A lot of the news coverage and analysis that I’ve seen has been tautological or near-tautological in nature; in other words, commentators explain that the attack shows JNIM has the capacity to strike in Bamako, or that security is weak, or that JNIM is expanding. On this last point one could push back a bit, actually, and say that JNIM’s trajectory in southern Mali has not been one of linear expansion but has been a bit more complex and has had moments of contraction. In any case the attack calls for a deeper analysis than these kinds of statements.
In this piece, published at Responsible Statecraft today, I tried to explain that there is an underlying political-strategic stalemate between JNIM and the Malian junta. In that light, the attack represents a degradation of an already grim status quo rather than a new phase of conflict. Put simply, the stalemate is this: jihadists would be fools to make a bid for Bamako and the Malian state can continue exist in skeletal form even if it cannot provide meaningful security. JNIM’s reach can expand militarily and operationally but its political limitations persist. Malians are thus left caught between (1) jihadists who can cause chaos and exercise shadow rule but not overt rule, and (2) a predatory state that does not meaningfully rule Mali but that also would be difficult to sweep away entirely.
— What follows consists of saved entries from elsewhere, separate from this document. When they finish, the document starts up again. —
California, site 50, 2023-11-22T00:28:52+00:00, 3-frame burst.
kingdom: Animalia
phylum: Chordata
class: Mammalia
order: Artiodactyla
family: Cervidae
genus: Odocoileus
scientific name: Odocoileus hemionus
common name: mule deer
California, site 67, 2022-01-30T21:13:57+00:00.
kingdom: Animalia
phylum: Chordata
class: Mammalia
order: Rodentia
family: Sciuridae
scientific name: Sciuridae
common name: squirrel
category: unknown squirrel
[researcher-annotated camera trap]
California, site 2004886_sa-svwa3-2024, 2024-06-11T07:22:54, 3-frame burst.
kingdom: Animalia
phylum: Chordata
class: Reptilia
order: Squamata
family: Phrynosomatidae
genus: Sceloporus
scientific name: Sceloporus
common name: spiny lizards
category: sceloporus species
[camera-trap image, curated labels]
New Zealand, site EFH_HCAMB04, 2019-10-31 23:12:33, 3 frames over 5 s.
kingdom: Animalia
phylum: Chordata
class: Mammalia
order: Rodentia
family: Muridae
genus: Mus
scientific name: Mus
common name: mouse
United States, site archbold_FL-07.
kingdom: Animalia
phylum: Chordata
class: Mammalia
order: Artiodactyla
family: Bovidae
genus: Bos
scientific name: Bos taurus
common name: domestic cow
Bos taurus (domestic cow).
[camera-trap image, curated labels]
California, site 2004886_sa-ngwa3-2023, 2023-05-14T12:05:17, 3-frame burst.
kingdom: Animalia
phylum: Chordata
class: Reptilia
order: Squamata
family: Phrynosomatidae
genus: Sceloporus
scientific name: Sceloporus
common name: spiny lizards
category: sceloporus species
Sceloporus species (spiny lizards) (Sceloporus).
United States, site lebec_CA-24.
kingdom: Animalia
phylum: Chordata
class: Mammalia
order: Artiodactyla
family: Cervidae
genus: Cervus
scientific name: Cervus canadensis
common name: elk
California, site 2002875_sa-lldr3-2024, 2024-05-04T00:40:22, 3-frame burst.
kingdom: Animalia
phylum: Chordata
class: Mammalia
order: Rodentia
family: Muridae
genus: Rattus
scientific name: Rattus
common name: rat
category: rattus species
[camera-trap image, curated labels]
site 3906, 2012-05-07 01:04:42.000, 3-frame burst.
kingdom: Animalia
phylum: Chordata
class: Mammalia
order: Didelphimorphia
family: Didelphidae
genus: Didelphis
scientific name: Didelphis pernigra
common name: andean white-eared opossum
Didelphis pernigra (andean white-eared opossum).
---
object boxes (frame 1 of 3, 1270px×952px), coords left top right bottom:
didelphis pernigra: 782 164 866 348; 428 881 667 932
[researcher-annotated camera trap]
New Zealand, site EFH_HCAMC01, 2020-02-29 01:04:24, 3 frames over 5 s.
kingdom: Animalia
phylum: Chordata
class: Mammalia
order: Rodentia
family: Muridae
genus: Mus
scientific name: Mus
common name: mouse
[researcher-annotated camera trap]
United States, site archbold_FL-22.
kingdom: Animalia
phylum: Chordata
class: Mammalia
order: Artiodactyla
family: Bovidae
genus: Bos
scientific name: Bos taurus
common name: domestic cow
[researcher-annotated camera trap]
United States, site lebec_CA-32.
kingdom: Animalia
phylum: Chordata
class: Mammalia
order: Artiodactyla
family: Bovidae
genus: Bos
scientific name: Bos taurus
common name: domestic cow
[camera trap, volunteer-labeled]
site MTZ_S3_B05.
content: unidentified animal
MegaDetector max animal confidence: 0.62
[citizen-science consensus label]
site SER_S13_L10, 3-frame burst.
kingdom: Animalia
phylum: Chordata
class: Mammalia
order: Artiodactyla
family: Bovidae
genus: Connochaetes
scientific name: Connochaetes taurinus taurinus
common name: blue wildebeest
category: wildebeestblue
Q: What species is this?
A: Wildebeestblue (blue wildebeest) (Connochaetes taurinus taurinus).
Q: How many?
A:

Even if the particular set of military leaders in power were overthrown, the skeletal state would likely still be there - see Burkina Faso 2022 for a demonstration of this thesis. And even if the state collapsed completely, I’m not sure that JNIM could fill the vacuum, for reasons outlined here; rather, I think there would be fragmentation and the international state system would still require that there be a kind of placeholder state. And not all collapse plays out the same way; I’m thinking of writing a piece comparing Somalia 1991, Central African Republic 2013, and Mali (2025??) to discuss how the structure of Malian state collapse would likely look considerably different than other examples of collapse - indeed, as Faisal Ali has eloquently argued, the “Mogadishu analogy” is both overplayed and superficial. If Mali “collapsed,” it would do so in its own way and JNIM would not be in a position to rule the country; this is not Afghanistan 1992-1994, to take yet another example.
The bottom line, as I also argue in the piece at Responsible Statecraft, is that the way out for Mali continues to lie through negotiations because that is the only path that realistically acknowledges the structural weakness of the state. The path forward does not lie in the particular bravado of the Malian junta plus the Wagner Group, a model that is visibly running aground both in far northern Mali and now back in Bamako as well; nor does the way out lie in the counterinsurgency fantasies of Washington and Paris, although I do fear that after power eventually changes hands in Bamako, Western powers will push for a return to the status quo ante and the “stabilization” models of Mali circa 2015, which will again not work.
Former Foreign Affairs Minister Tiéman Hubert Coulibaly also makes the case for negotiations very well here. In fact we can note that negotiations have been recommended by various Malian voices since at least 2017; the idea is neither new nor particularly satisfying, but it remains the least bad of various bad options.
The problem with negotiations is that I don’t think any of the key actors want them - not the junta, and probably not JNIM, unless substantial concessions are on the table. Washington and Paris might still recoil from the idea of negotiations, and many Malians might too; after all, at this point, meaningful negotiations would probably end up centering on a de facto partition of the country, with JNIM and other armed groups carving out even more formalized zones of influence. Partition has been tried before, in various forms, and is only worth considering because it’s a likely life-saving measure. In any case (this is one of my mantras), it’s never the “right time” to negotiate, otherwise there would be nothing to negotiate over.
So that’s my take - the attack was significant not because it revealed some “security gap” (that was already there, and JNIM’s capacity to strike Bamako has been clear for some time), but because the attack underscores the need for (if not the likelihood of) negotiations.